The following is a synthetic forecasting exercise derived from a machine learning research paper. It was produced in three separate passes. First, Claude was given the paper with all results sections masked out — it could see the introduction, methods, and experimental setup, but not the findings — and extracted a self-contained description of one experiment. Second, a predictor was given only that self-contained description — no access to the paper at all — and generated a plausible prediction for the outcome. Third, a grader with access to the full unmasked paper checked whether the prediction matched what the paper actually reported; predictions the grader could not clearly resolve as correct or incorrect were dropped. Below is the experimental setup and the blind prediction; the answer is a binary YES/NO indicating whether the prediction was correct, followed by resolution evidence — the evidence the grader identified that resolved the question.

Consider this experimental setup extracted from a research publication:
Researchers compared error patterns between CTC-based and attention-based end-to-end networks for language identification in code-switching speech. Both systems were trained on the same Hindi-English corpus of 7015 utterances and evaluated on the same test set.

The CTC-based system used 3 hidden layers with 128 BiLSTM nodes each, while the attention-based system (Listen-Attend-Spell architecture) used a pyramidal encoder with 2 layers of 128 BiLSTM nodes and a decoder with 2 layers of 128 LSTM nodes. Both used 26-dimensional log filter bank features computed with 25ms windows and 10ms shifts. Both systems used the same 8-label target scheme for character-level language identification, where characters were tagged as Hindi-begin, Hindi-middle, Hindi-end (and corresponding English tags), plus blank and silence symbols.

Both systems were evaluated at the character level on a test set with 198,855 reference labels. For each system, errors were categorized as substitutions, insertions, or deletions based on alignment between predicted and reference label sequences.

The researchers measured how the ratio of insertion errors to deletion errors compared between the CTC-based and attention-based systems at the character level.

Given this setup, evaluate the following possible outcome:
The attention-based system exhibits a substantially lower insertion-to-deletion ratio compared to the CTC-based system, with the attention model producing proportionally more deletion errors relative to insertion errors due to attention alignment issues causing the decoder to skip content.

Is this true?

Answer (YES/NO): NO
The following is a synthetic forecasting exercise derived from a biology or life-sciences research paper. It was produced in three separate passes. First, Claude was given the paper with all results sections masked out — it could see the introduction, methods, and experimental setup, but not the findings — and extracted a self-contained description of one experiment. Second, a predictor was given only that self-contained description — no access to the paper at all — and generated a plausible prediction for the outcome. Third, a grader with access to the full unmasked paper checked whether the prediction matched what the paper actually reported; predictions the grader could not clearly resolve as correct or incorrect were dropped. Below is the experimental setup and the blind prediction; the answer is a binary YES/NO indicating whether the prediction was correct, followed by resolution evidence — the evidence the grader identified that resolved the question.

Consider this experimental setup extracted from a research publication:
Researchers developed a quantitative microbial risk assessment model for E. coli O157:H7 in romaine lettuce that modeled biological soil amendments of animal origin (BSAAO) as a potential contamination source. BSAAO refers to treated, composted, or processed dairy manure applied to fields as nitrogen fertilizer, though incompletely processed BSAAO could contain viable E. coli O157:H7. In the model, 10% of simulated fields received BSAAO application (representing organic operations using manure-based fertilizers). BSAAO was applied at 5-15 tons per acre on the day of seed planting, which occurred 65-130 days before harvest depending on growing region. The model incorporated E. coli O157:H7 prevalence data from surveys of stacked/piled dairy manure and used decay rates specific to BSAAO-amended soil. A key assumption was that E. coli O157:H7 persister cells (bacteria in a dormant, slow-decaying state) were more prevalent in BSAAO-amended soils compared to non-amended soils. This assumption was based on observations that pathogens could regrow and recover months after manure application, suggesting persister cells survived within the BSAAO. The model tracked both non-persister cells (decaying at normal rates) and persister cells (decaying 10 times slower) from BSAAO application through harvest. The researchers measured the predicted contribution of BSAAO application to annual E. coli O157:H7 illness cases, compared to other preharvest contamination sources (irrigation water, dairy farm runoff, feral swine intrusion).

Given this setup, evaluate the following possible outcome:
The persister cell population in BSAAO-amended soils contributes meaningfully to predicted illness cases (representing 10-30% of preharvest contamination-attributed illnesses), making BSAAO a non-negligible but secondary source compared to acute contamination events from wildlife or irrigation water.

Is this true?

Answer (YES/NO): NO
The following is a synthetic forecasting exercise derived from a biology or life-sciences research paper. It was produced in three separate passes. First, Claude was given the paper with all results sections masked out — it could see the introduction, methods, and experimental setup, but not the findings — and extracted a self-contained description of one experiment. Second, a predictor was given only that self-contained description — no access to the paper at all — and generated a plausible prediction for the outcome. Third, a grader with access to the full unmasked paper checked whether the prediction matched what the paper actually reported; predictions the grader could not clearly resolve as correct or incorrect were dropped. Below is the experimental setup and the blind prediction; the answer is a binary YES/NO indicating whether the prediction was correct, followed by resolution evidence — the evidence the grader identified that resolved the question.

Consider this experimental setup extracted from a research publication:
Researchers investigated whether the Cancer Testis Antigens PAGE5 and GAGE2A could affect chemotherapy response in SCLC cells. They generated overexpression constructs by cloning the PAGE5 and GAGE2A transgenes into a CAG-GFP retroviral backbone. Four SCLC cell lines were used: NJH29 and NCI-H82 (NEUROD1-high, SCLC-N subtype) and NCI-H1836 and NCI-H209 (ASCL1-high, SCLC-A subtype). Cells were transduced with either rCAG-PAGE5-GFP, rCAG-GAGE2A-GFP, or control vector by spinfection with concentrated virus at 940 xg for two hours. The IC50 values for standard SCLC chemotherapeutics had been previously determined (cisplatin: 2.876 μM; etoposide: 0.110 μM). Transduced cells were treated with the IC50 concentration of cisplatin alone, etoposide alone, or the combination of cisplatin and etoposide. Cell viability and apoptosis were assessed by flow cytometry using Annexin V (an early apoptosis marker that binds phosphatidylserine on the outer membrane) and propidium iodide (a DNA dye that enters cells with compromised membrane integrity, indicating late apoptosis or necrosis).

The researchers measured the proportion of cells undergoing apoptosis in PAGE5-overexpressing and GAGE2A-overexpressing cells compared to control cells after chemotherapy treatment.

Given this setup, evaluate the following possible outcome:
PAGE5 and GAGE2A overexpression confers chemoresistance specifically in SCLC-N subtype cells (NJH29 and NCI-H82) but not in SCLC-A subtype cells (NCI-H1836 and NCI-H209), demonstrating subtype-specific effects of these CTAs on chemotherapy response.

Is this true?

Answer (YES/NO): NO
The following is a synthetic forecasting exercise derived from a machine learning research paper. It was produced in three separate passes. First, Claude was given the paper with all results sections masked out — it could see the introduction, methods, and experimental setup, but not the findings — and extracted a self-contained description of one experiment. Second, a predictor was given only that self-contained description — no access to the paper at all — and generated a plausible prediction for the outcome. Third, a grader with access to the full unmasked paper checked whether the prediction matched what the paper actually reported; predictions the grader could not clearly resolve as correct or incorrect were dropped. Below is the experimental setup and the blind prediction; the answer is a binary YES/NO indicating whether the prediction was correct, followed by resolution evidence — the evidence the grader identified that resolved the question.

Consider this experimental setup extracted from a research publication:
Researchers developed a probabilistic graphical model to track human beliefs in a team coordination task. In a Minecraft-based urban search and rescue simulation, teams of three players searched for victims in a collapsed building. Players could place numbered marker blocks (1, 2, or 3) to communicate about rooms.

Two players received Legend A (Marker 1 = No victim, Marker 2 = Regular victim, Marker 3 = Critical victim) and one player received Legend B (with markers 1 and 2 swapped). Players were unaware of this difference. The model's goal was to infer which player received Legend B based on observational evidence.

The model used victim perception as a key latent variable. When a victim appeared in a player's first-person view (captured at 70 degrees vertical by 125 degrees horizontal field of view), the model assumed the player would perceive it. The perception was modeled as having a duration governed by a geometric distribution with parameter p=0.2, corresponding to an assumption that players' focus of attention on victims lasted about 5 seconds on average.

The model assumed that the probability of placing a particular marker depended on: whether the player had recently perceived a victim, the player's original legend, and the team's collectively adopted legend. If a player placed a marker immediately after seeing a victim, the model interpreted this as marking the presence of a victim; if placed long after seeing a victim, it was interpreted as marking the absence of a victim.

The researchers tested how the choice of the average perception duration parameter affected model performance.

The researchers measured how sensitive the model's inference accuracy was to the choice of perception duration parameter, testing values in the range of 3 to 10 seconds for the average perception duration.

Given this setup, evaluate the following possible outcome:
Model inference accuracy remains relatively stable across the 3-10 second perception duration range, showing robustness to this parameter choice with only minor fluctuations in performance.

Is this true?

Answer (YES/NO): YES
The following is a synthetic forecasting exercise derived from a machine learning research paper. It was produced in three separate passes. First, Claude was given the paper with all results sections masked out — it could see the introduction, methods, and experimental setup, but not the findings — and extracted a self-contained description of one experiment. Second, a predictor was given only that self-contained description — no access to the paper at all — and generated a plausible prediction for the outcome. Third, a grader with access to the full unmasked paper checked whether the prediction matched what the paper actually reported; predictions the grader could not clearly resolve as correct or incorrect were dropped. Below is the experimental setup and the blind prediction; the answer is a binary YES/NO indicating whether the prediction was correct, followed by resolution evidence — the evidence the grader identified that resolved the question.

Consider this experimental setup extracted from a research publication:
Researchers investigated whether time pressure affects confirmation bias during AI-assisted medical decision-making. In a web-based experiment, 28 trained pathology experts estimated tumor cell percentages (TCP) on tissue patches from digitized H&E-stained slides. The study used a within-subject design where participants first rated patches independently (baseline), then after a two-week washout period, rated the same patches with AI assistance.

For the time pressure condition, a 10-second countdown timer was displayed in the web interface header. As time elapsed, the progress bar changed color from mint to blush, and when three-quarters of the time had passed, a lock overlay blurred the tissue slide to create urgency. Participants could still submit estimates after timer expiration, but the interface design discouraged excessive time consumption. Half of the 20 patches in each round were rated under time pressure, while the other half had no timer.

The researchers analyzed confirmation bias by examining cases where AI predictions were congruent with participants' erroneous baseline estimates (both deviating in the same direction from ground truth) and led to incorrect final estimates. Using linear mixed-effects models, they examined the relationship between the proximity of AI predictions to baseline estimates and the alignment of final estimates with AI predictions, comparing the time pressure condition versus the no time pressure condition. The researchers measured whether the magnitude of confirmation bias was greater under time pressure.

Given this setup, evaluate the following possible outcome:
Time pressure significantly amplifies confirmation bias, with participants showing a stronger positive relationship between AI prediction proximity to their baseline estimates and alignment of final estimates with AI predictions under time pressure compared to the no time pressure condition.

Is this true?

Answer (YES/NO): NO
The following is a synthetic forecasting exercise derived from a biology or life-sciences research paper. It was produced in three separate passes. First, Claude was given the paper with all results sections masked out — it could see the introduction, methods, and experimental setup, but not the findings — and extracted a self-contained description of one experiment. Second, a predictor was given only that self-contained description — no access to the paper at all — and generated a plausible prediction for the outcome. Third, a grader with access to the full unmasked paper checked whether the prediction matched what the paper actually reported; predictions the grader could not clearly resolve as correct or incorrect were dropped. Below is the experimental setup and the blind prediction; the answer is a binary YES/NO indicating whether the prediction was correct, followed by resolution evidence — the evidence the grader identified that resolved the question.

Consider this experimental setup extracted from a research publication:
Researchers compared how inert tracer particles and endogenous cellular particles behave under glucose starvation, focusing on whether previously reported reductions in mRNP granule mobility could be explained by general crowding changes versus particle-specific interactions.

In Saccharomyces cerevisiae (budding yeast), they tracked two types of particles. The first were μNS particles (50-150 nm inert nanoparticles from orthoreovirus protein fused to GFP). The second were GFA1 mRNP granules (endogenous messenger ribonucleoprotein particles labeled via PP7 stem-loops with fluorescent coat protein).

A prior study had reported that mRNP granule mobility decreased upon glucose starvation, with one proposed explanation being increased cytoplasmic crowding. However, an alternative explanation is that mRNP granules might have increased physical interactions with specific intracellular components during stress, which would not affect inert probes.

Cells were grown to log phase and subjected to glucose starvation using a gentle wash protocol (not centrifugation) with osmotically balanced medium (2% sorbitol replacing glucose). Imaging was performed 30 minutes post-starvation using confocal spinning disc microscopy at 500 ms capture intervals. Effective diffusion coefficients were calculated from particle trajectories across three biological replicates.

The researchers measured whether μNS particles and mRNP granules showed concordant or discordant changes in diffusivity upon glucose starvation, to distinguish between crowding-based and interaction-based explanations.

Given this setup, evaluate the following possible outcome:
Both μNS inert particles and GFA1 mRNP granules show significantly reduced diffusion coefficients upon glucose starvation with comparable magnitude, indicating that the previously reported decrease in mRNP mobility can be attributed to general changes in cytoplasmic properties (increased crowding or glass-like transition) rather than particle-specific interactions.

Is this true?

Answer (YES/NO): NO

^^^^^^^^^^^^^^^^

**Prompt:**
Which of the lines above carry the string "parameter"? Pick them out and copy them.

**Response to the exercise:**
The model used victim perception as a key latent variable. When a victim appeared in a player's first-person view (captured at 70 degrees vertical by 125 degrees horizontal field of view), the model assumed the player would perceive it. The perception was modeled as having a duration governed by a geometric distribution with parameter p=0.2, corresponding to an assumption that players' focus of attention on victims lasted about 5 seconds on average.
The researchers tested how the choice of the average perception duration parameter affected model performance.
The researchers measured how sensitive the model's inference accuracy was to the choice of perception duration parameter, testing values in the range of 3 to 10 seconds for the average perception duration.
Model inference accuracy remains relatively stable across the 3-10 second perception duration range, showing robustness to this parameter choice with only minor fluctuations in performance.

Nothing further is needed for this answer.